GLM-OCR is a multimodal OCR model for complex document understanding, built on the GLM-V encoder–decoder architecture. It introduces Multi-Token Prediction (MTP) loss and stable full-task reinforcement learning to improve training efficiency, recognition accuracy, and generalization. The model integrates the CogViT visual encoder pre-trained on large-scale image–text data, a lightweight cross-modal connector with efficient token downsampling, and a GLM-0.5B language decoder.
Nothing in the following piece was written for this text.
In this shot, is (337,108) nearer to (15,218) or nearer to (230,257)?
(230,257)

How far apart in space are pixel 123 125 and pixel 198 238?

Combined with a two-stage pipeline of layout analysis and parallel recognition based on PP-DocLayout-V3, GLM-OCR delivers robust and high-quality OCR performance across diverse document layouts.

Key Features

  • State-of-the-Art Performance: Achieves a score of 94.62 on OmniDocBench V1.5, ranking #1 overall, and delivers state-of-the-art results across major document understanding benchmarks, including formula recognition, table recognition, and information extraction.

  • Optimized for Real-World Scenarios: Designed and optimized for practical business use cases, maintaining robust performance on complex tables, code-heavy documents, seals, and other challenging real-world layouts.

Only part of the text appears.